A obrigatoriedade de adequação às normas estende-se a todas as empresas que tenham empregados regidos pela CLT, independentemente de seu porte ou ramo de atividade, excetuando-se apenas os microempreendedores individuais (MEIs), além de microempresas (ME) e empresas de pequeno porte (EPP) que não tenham identificado riscos na análise preliminar e registrarem isso oficialmente.
Para evitar sanções, o advogado Ramiro Borges Fortes, sócio da área Trabalhista do Villemor Amaral Advogados, explica que cada empresa deve indicar em seu Programa de Gerenciamento de Riscos (PGR) medidas de controle dos riscos psicossociais.

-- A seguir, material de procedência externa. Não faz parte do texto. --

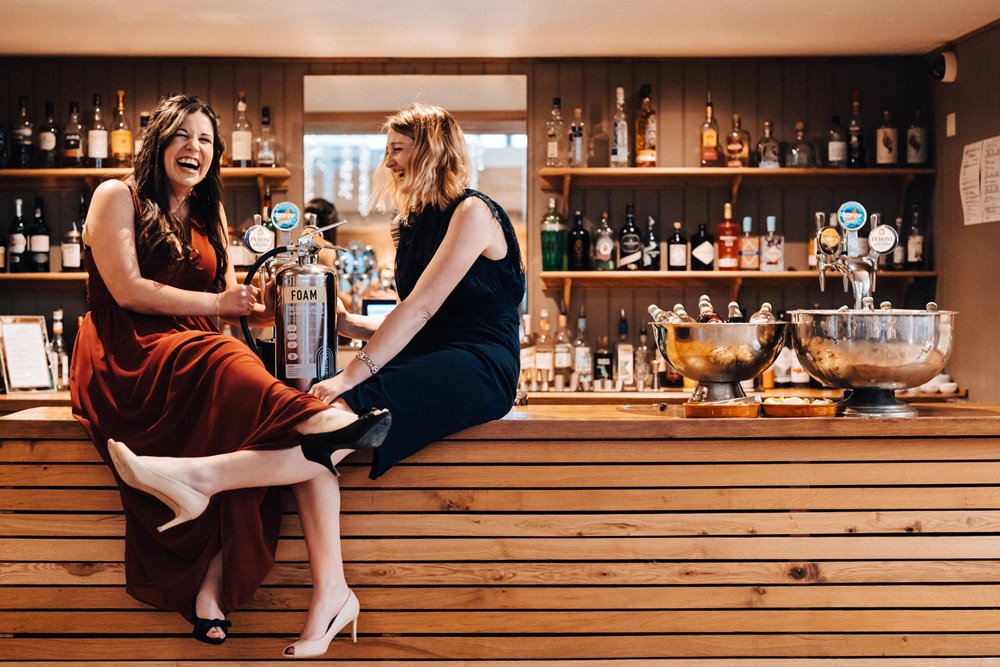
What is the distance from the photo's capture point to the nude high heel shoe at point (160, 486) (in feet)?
6.11

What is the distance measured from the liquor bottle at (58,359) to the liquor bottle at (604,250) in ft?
7.72

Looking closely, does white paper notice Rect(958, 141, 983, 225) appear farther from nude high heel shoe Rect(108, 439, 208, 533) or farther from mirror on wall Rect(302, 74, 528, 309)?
nude high heel shoe Rect(108, 439, 208, 533)

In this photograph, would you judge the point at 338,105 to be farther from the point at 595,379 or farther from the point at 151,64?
the point at 595,379

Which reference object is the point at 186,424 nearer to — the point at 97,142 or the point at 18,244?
the point at 97,142

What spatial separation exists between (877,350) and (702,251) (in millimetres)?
2198

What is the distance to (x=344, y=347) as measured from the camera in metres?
4.44

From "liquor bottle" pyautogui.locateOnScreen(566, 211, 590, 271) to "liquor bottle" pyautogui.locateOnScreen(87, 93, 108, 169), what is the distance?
6.89 ft

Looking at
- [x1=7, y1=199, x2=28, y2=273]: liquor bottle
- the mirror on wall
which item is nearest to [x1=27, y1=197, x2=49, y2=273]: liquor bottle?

“É cada vez mais recorrente, inclusive em processos judiciais, as alegações de trabalhadores de que as condições de trabalho lhes causaram problemas de saúde mental, como a Síndrome de Burnout. Com a atualização da NR-1, espera-se um aumento na fiscalização. Por isso, é essencial que as empresas busquem assessoria jurídica e consultoria em segurança do trabalho e façam adaptações que promovam um ambiente de trabalho saudável”, recomenda.
Entre as medidas que podem ser adotadas para mitigar os riscos psicossociais, Ramiro Borges Fortes sugere:
- Promover o treinamento das lideranças quanto à forma de se dirigir e cobrar as equipes, evitando a sobrecarga de trabalho e de jornada, situações de assédio, pressão excessiva, etc.
- Disponibilizar programas/canais de apoio para saúde mental dos trabalhadores, como atendimento psicológico, incentivando a utilização por parte dos trabalhadores.
- Disponibilizar programas que promovam a saúde mental através da prática de atividades físicas, estimulando a frequência dos trabalhadores.
- Estimular a prática de atividades que promovam a desconexão do trabalho, como concessão de subsídios para cinema, teatro e outras atividades culturais.
- Estimular a prática de medidas que promovam maior equilíbrio entre as atividades profissionais e pessoais, como adoção de jornadas de trabalho flexíveis, concessão das “pontes de feriados” sempre que possível, atuação em home office em determinados dias da semana, etc.
A atualização da NR-1 também reforça a necessidade de envolver os trabalhadores no processo de gestão de riscos ocupacionais e o direito deles de recusar atividades em situações de risco grave e iminente a sua vida ou saúde, incluindo saúde mental.
“A Norma Regulamentadora nº1 veda ao empregador criar qualquer forma de constrangimento e/ou penalizar os trabalhadores que se valham desse direito, bem como o proíbe de exigir o retorno do trabalhador àquelas atividades enquanto não forem adotadas as medidas para neutralização do risco”, acrescenta Ramiro Borges Fortes.